▸ **Written request**
Reproduce all the entries precisely.

Entries on spatial positioning:
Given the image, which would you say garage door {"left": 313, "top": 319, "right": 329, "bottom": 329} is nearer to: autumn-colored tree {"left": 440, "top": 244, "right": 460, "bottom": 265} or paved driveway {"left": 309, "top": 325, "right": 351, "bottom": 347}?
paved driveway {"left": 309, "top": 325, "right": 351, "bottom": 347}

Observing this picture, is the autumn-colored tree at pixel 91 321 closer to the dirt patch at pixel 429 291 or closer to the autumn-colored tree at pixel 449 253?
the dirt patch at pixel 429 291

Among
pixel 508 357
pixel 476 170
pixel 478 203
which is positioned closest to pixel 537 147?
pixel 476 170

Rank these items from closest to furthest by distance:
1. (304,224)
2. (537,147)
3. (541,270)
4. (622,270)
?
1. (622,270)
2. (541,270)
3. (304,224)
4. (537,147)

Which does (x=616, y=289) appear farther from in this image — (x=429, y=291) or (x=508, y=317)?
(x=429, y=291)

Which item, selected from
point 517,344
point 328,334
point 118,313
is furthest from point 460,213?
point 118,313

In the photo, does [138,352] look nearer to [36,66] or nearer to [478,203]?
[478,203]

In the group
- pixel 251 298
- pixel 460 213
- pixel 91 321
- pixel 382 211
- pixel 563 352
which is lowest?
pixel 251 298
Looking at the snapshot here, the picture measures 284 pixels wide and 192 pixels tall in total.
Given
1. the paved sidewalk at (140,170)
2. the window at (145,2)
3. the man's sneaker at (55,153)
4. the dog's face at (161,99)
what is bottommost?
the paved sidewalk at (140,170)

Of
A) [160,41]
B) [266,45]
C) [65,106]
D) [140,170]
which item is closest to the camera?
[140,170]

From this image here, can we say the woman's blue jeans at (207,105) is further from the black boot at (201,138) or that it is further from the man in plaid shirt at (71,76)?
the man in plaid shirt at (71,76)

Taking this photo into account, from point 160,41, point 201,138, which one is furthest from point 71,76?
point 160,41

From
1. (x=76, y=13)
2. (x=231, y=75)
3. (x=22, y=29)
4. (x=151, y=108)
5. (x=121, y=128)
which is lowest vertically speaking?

▸ **Result**
Given the image, which would you say garage door {"left": 313, "top": 319, "right": 329, "bottom": 329} is nearer to: autumn-colored tree {"left": 440, "top": 244, "right": 460, "bottom": 265} or paved driveway {"left": 309, "top": 325, "right": 351, "bottom": 347}?
paved driveway {"left": 309, "top": 325, "right": 351, "bottom": 347}

Observing this picture, is the autumn-colored tree at pixel 91 321 closer to the dirt patch at pixel 429 291 or closer to the autumn-colored tree at pixel 449 253?
the dirt patch at pixel 429 291

Among
pixel 508 357
pixel 476 170
pixel 478 203
which is positioned closest to pixel 537 147?
pixel 476 170

Rank these items from closest to furthest by distance:
1. (304,224)
2. (537,147)
3. (541,270)
4. (622,270)
?
1. (622,270)
2. (541,270)
3. (304,224)
4. (537,147)

Which does (x=616, y=289) appear farther from in this image — (x=429, y=291) or (x=508, y=317)?
(x=429, y=291)

Which item, selected from
point 517,344
point 328,334
point 118,313
is furthest from point 460,213?
point 118,313

In the photo, does [138,352] look nearer to [36,66] or nearer to [478,203]?
[478,203]

In the group
- pixel 251 298
- pixel 460 213
- pixel 91 321
- pixel 382 211
- pixel 563 352
which is lowest?
pixel 251 298
Looking at the snapshot here, the picture measures 284 pixels wide and 192 pixels tall in total.
Given
1. the paved sidewalk at (140,170)
2. the window at (145,2)
3. the man's sneaker at (55,153)
4. the dog's face at (161,99)
what is bottommost?
the paved sidewalk at (140,170)

Of
A) [160,41]
B) [266,45]
C) [65,106]
D) [140,170]
which item is closest to the camera?
[140,170]

From this image here, can we say the woman's blue jeans at (207,105) is further from the black boot at (201,138) or that it is further from the man in plaid shirt at (71,76)?
the man in plaid shirt at (71,76)

Taking this photo into account, from point 160,41, point 201,138, which one is furthest from point 71,76?
point 160,41

From
1. (x=76, y=13)
2. (x=231, y=75)
3. (x=22, y=29)
4. (x=151, y=108)
5. (x=121, y=128)
which is lowest vertically speaking?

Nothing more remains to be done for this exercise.